1. Introduction
Inflammation of the prepatellar bursa is a common condition, especially in males. It is typically caused by repetitive injury and often seen in patients whose occupation involves kneeling. It is referred to by various eponymous names such as clergyman’s knee and housemaid’s knee. Acute inflammation can settle with the well-established nonoperative treatment algorithm of rest, ice, activity limitation, and anti-inflammatories [1].
Inflammation can however become chronic with the swelling becoming large and problematic. Surgical intervention is reserved for severe refractory cases.

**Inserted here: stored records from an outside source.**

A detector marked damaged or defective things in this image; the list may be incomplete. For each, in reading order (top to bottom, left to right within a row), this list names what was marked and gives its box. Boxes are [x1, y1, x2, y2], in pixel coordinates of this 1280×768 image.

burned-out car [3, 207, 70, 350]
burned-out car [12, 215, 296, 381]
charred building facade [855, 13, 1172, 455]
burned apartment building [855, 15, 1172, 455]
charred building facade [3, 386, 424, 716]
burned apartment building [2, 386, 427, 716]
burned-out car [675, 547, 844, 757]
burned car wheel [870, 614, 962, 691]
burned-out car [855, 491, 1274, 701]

Open and endoscopic bursectomy procedures have been described [2–4]. Most of the techniques described in the literature are focused on septic prepatellar and olecranon bursitis. Recurrence rates have been reported as high as 20%. Complications of the open approach include wound haematoma, scar tenderness, damage to the infrapatellar branch of the saphenous nerve, seroma formation, and skin necrosis [5–7]. Endoscopic procedures are performed through multiple portals and can be effective in terms of postoperative recovery and cosmesis. However, the complication of recurrence remains due to inadequate excision of the bursal tissue [8]. There is also a risk of damage to the patellar tendon [9].
Surgical excision can place the skin overlying the knee at risk of vascular compromise as the anterior wall of the bursa is usually adherent to the skin. One way to reduce this risk is to excise posterior wall only but risk of recurrence still remains [10].

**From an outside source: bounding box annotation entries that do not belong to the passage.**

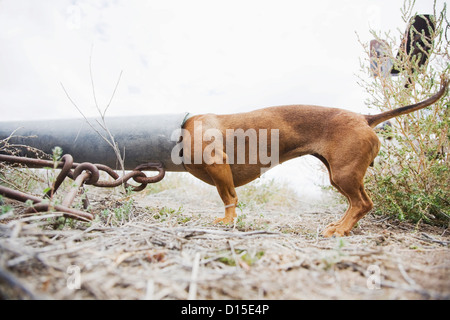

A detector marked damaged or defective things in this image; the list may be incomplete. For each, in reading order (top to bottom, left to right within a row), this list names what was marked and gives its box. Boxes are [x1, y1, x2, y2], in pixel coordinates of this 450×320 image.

rusty chain [0, 154, 165, 221]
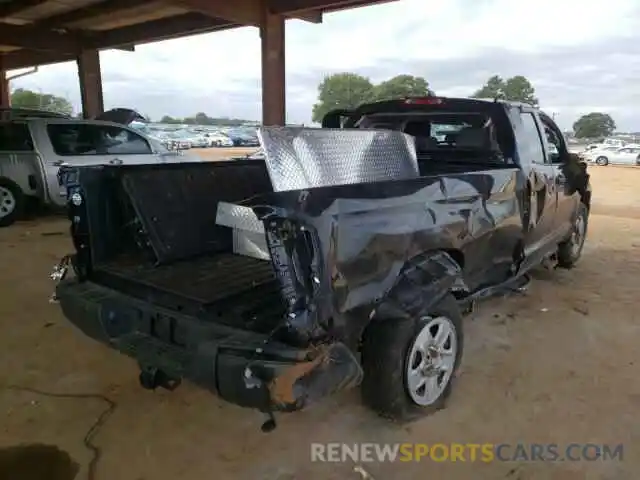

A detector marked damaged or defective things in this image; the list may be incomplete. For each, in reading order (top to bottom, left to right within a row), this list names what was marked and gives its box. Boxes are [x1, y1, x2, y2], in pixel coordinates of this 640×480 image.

torn sheet metal [255, 126, 420, 192]
torn sheet metal [216, 201, 268, 260]
damaged pickup truck [52, 96, 592, 428]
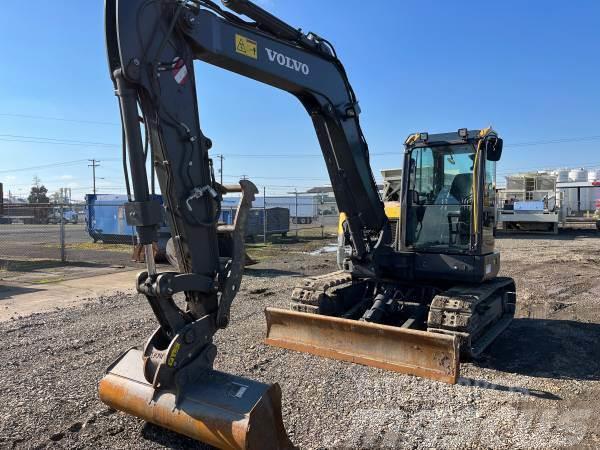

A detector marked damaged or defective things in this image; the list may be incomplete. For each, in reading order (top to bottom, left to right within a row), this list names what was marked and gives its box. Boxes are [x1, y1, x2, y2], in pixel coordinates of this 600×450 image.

rust-stained bucket [264, 308, 460, 384]
rust-stained bucket [98, 348, 292, 450]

We present a successful 2-stage open technique using negative pressure dressings for a large chronic prepatellar bursitis.
2. Case Report
A 62-year-old joiner presented with 2-year history of a painless swelling over his right knee. It was occasionally tender to kneel on; however, it was the large size of the lesion that was his main problem (Figure 1). It was smooth and fluctuant. He had no limitation in knee movement. Plain radiographs did not show any bony abnormality.
A MRI scan (Figure 2) revealed a cystic lesion measuring , anterior to the patellar tendon. There was no evidence of malignancy. Informed consent has been obtained from the patient to publish clinical photographs and radiological imaging.
3. Surgical Technique
A well-circumscribed lesion was excised along with an ellipse of the skin (Figure 3). A vacuum-assisted closure (VAC) (©KCI Medical) dressing was applied (Figure 4). The patient returned to theatre after 48 hours and underwent primary closure of the wound using deep absorbable sutures to the subcutaneous layer and interrupted nylon sutures to the skin. A second negative pressure dressing, PICO© (Smith & Nephew), was applied over the wound for one week (Figure 5). He was allowed to weight bear as able and knee flexion was not restricted.

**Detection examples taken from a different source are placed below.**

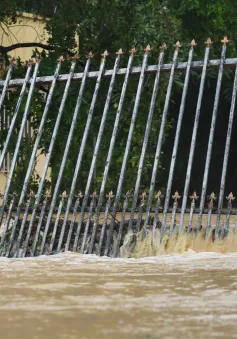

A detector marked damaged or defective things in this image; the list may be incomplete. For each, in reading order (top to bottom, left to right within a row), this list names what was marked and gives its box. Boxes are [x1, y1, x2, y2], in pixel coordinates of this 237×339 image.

rusty metal bar [0, 63, 32, 170]
rusty metal bar [0, 61, 39, 227]
rusty metal bar [12, 191, 34, 258]
rusty metal bar [30, 195, 49, 256]
rusty metal bar [24, 60, 76, 252]
rusty metal bar [47, 191, 67, 255]
rusty metal bar [42, 55, 91, 252]
rusty metal bar [64, 193, 83, 251]
rusty metal bar [58, 53, 108, 251]
rusty metal bar [79, 193, 96, 254]
rusty metal bar [73, 50, 122, 252]
rusty metal bar [88, 49, 134, 255]
rusty metal bar [2, 56, 237, 87]
rusty metal bar [104, 45, 151, 258]
rusty metal bar [129, 43, 166, 230]
rusty metal bar [144, 43, 181, 228]
rusty metal bar [162, 41, 195, 232]
rusty metal bar [178, 38, 211, 232]
rusty metal bar [197, 40, 227, 231]
rusty metal bar [216, 61, 237, 236]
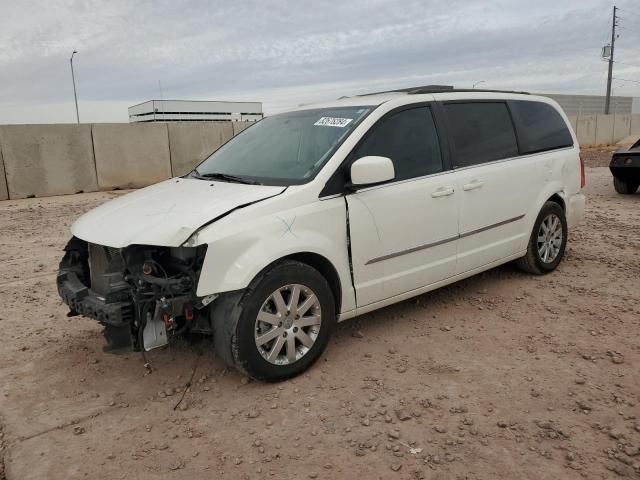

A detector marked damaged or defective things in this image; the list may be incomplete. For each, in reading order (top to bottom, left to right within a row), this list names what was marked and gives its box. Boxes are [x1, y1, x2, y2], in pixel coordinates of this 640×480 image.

crumpled hood [70, 178, 288, 249]
damaged front end [57, 236, 210, 352]
damaged front bumper [57, 238, 210, 354]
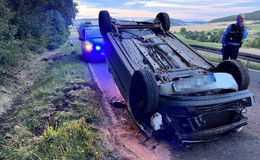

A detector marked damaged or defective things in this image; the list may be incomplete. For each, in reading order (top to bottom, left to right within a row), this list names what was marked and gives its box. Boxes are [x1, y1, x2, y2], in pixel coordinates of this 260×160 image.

rear wheel of overturned car [129, 69, 159, 122]
front wheel of overturned car [129, 69, 159, 122]
overturned car [98, 10, 256, 142]
front wheel of overturned car [213, 59, 250, 90]
rear wheel of overturned car [215, 59, 250, 90]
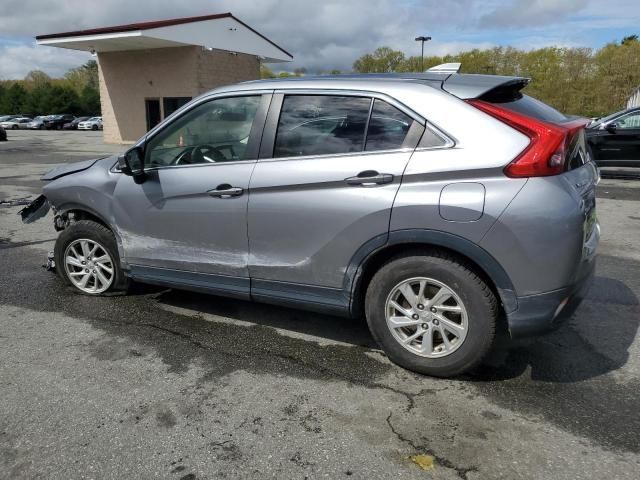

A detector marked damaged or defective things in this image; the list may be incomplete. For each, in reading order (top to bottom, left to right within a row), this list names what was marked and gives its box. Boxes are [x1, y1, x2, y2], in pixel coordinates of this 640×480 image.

crumpled hood [41, 157, 107, 181]
damaged gray suv [21, 66, 600, 378]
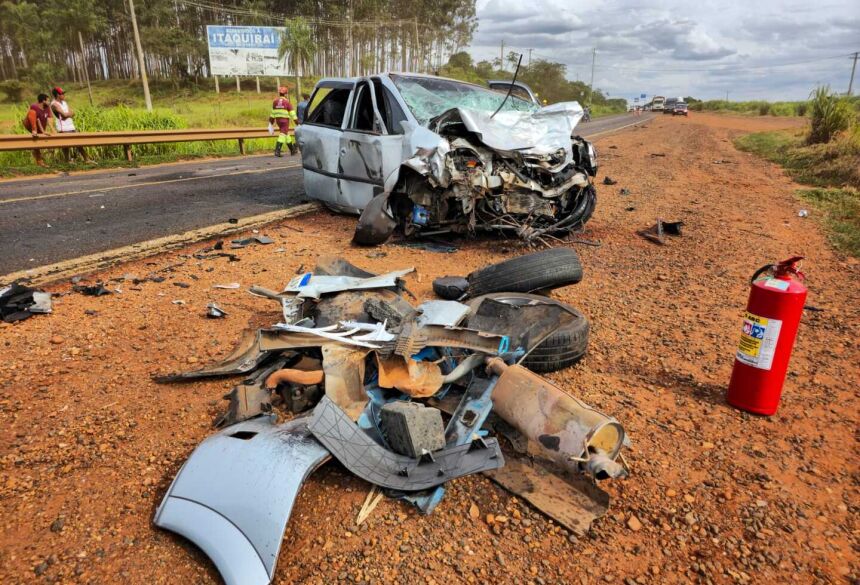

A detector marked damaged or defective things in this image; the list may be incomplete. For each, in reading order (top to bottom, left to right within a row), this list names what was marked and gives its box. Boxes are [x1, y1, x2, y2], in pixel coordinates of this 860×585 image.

severely damaged car [296, 74, 596, 244]
shattered windshield [392, 74, 536, 125]
crumpled hood [430, 101, 584, 154]
detached tire [466, 246, 580, 296]
detached tire [466, 292, 588, 374]
severely damaged car [153, 251, 624, 584]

The nylon sutures were removed at 2 weeks and he returned to work 1 week after this. He was advised not to kneel for four weeks. Histological examination confirmed a benign chronic inflammatory bursitis. He was reviewed at 1 year following his operation. His wound has healed without any complications (Figure 6). He did not have any recurrence of his bursitis, he was pain free and kneeling at work as a full-time joiner with no problems.
4. Discussion
Surgical management is reserved for refractory cases of prepatellar and olecranon bursae. Both open and endoscopic treatments had been described. Skin compromise is a devastating complication following surgical excision [2, 11, 12].
Negative pressure wound therapy (NPWT) has transformed management of complex wounds with its efficacy being proven extensively in the literature [13–15]. It has various beneficial mechanisms of action including reducing tissue oedema and wound tension, eliminating “dead space,” increasing wound perfusion, reducing movement at the skin edges, and possibly upregulating growth factors [16, 17]. In this case, we believe the 48 hours of NPWT created a vascular bed of granulation tissue that bonded together when primarily closed eliminating potential dead space and thus avoiding potential seroma formation and subsequent recurrence. The second negative pressure dressing (PICO) reduced the inevitable movement and increased tension about the wound when the knee flexed. This effectively splinted the wound without having to restrict knee movement.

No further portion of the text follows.